* [Supplied information]:
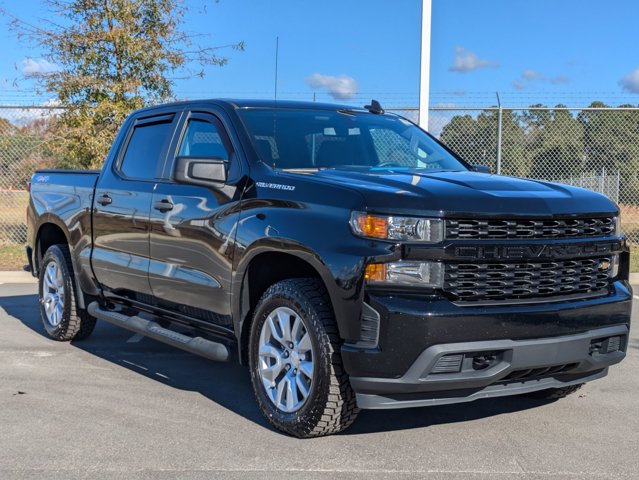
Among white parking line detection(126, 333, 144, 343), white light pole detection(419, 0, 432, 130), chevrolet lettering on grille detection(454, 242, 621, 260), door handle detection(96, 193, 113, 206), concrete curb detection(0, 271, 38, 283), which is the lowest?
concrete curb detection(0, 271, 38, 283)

* * *

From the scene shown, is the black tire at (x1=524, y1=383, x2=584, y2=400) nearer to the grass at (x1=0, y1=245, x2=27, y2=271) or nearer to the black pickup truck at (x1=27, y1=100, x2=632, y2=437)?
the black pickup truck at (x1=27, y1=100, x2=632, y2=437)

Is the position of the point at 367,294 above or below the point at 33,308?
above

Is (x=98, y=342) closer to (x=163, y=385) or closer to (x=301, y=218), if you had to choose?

* [Instruction]: Retype the entries from the line with "Is the position" up to and including the line with "Is (x=98, y=342)", keeping every character as it appears.

* [Problem solution]:
Is the position of the point at 367,294 above or below the point at 33,308?
above

Is (x=98, y=342) closer to (x=163, y=385) or closer to (x=301, y=218), if you had to choose?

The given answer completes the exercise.